Why vocabulary comes first
Words carry meaning. Even with little grammar, knowing the right words lets you understand and be understood. This is why German with Levels teaches vocabulary first, in small batches, before adding grammar.
A strong word base also makes grammar easier. When you study grammar with words you already know, you only have to focus on the rule, not on new words at the same time.
Which German words to learn first
For A1, focus on words you use every day:
- Greetings and polite words: hallo, danke, bitte, tschüss
- Numbers and days of the week
- Family words: Mutter, Vater, Bruder, Schwester
- Food and drink: Wasser, Brot, Kaffee, Apfel
- Common verbs: sein (to be), haben (to have), gehen (to go), machen (to do)

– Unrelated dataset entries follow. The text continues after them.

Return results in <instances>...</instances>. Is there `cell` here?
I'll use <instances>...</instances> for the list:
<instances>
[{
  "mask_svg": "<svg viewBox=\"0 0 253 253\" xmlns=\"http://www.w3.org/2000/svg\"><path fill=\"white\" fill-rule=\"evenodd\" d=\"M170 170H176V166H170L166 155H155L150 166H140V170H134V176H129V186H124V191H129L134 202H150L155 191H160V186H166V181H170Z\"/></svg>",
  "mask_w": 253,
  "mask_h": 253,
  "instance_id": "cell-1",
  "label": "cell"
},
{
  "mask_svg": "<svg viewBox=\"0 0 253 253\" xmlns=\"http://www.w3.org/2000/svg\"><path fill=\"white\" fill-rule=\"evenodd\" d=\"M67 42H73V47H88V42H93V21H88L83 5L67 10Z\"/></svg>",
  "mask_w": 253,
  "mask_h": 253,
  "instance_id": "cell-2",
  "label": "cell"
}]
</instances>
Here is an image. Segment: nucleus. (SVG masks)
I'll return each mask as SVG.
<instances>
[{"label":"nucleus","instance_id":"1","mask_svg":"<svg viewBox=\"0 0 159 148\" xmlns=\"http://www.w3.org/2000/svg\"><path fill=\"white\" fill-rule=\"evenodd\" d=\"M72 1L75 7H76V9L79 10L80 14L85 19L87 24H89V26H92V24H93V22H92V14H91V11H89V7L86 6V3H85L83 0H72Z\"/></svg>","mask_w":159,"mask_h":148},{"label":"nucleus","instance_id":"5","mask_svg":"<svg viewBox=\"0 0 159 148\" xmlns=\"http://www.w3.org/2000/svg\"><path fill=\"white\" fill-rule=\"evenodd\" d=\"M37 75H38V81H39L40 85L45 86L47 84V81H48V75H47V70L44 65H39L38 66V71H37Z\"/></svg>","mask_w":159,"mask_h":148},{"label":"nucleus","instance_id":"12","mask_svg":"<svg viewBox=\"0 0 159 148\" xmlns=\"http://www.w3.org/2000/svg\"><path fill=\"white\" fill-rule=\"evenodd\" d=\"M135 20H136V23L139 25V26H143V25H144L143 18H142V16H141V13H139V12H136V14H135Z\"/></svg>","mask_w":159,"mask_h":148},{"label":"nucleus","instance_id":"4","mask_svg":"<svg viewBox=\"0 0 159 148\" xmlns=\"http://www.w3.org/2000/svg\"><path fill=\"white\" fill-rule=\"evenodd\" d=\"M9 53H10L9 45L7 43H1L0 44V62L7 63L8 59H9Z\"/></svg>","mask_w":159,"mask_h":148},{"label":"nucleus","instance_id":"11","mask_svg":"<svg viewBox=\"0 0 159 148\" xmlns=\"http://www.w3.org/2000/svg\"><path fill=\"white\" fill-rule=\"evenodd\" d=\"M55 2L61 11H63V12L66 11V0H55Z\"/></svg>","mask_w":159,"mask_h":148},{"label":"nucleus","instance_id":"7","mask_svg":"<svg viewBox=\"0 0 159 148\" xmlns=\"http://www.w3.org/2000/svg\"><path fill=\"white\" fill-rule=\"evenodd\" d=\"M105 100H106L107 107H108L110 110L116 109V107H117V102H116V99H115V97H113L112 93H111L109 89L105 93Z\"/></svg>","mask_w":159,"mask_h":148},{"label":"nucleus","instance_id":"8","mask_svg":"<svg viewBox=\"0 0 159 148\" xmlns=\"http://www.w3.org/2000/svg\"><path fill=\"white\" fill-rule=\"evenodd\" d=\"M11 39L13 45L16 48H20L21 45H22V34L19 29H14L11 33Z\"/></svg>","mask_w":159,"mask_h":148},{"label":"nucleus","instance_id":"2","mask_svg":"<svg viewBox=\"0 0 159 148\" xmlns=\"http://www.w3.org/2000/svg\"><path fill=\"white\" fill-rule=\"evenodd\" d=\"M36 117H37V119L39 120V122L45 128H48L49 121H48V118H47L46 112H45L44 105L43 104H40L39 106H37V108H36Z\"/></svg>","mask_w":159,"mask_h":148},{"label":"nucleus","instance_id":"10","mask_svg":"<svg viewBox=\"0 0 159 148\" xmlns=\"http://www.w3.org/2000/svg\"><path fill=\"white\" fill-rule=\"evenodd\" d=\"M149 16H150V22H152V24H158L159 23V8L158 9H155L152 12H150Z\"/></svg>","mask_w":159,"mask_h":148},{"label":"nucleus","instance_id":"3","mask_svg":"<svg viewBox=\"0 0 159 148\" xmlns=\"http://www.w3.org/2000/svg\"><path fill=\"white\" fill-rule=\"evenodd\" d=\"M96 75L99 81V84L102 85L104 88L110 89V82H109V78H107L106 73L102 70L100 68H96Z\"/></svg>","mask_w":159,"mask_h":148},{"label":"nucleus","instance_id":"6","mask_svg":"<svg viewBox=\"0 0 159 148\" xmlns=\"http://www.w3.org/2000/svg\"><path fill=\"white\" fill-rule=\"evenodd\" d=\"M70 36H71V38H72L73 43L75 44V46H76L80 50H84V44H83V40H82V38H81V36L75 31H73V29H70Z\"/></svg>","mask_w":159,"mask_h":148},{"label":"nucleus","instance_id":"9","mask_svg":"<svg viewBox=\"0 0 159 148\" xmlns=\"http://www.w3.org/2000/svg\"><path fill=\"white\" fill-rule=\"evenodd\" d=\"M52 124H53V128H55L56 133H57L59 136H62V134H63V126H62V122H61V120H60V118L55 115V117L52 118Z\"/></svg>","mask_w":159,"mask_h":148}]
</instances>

- Question words: wer, was, wo, wann, wie, warum
- Everyday nouns: Haus, Auto, Arbeit, Tag, Zeit
These words appear again and again, so they give you the most value early on.
How to learn German words so they stick
Learn in small batches. A few words at a time is easier to remember than a long list.
Test yourself. Word tests show you which words you truly know and which need more review.
Review what you forget. Use a dictionary or words section to look up and review words you lose.
Hear and say the words. Listening and speaking practice connect each word to sound and use, not just spelling.
See words in context. Short stories show your known words inside real sentences.
German nouns and gender
German nouns have a gender: der (masculine), die (feminine), or das (neuter). It is a good habit to learn each noun with its article, for example "das Brot" instead of just "Brot." This makes grammar easier later because the gender is part of the word from the start.
Turning vocabulary into sentences
Once you know a batch of words, you can begin to build simple sentences. With "ich" (I), "haben" (to have), and "Zeit" (time), you can say "Ich habe Zeit" (I have time). This is the bridge from vocabulary to grammar: you use known words to learn how German sentences work.